Exporting to Azure Blob Storage
Setup
First, import the necessary modules:
import io
from decentriq_platform import create_client, Key
from decentriq_platform.analytics import (
AnalyticsDcrBuilder,
RawDataNodeDefinition,
PythonComputeNodeDefinition,
)
from decentriq_platform.data_connectors import (
AzureBlobStorageExportConnectorDefinition,
AzureBlobStorageCredentials,
ExportNodeDependency,
)
Then, create the Client instance with which you can communicate with the
Decentriq platform:
user_email = "@@ YOUR EMAIL HERE @@"
api_token = "@@ YOUR TOKEN HERE @@"
client = create_client(user_email, api_token)
import json
enclave_specs = dq.enclave_specifications.latest()
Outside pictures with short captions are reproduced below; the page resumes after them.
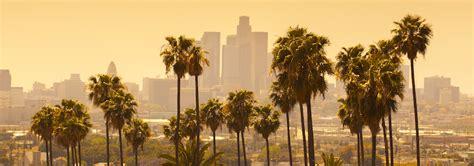image gallery los angeles palm trees - Tree Los Angeles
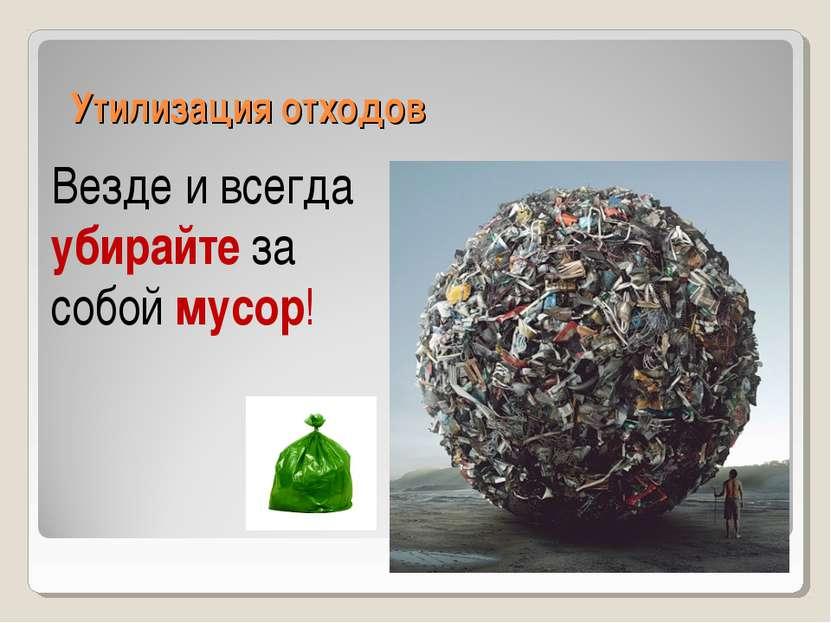 Утилизация отходов Везде и всегда убирайте за собой мусор!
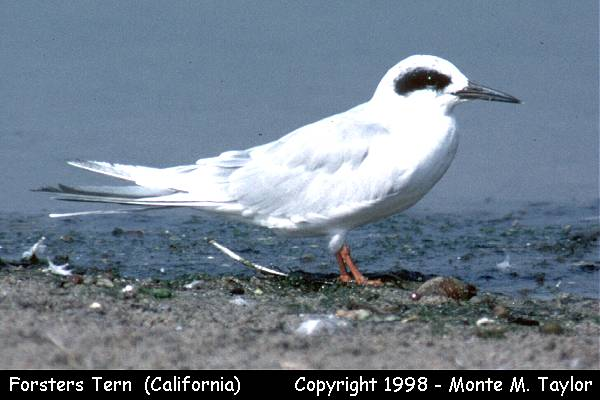 Forster's Tern -winter-  (California)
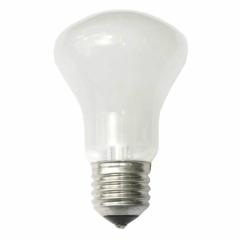 Einstellampe 100W/196V E27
Example 1: Export a raw data file to Azure Blob Storage
This example shows how to export a raw file that you upload directly to Azure Blob Storage.
# Build the Data Clean Room
builder = AnalyticsDcrBuilder(client=client)
dcr_definition = (
builder.with_name("Azure Export DCR - Raw File")
.with_owner(user_email)
.with_description("Export a raw file to Azure Blob Storage")
.add_node_definitions([
# Node to hold the data you want to export
RawDataNodeDefinition(
name="raw-export-data",
is_required=True,
),
# Node to hold Azure credentials
RawDataNodeDefinition(
name="azure_blob_storage_credentials",
is_required=True,
),
# Export connector node
AzureBlobStorageExportConnectorDefinition(
name="azure_blob_storage_export",
credentials_dependency="azure_blob_storage_credentials",
node_dependency=ExportNodeDependency.raw(
name="raw-export-data",
object_key="exported-data.txt"
),
),
])
.add_participant(
user_email,
analyst_of=["azure_blob_storage_export"],
data_owner_of=["azure_blob_storage_credentials", "raw-export-data"],
)
.build()
)
# Publish the Data Clean Room
dcr = client.publish_analytics_dcr(dcr_definition)
# Upload Azure Blob Storage credentials
azure_blob_storage_credentials = dcr.get_node("azure_blob_storage_credentials")
azure_blob_storage_credentials.upload_and_publish_dataset(
AzureBlobStorageCredentials(
storage_account="@@ AZURE STORAGE ACCOUNT HERE @@",
storage_container="@@ AZURE CONTAINER NAME HERE @@",
blob_name="exported-data.txt",
sas_token="@@ AZURE SAS TOKEN HERE @@",
).as_binary_io(),
Key(),
"credentials.txt",
)
# Upload the data to export
raw_data_node = dcr.get_node("raw-export-data")
raw_data_node.upload_and_publish_dataset(
io.BytesIO(b"your data here"),
Key(),
"raw-file.txt"
)
# Execute the export
azure_blob_storage_export_connector = dcr.get_node("azure_blob_storage_export")
azure_blob_storage_export_connector.run_computation_and_get_results_as_bytes()
The file will now be available in your Azure Blob Storage container at the specified blob name.
Example 2: Export a single file from a computation
This example shows how to export a specific file from a Python computation's output.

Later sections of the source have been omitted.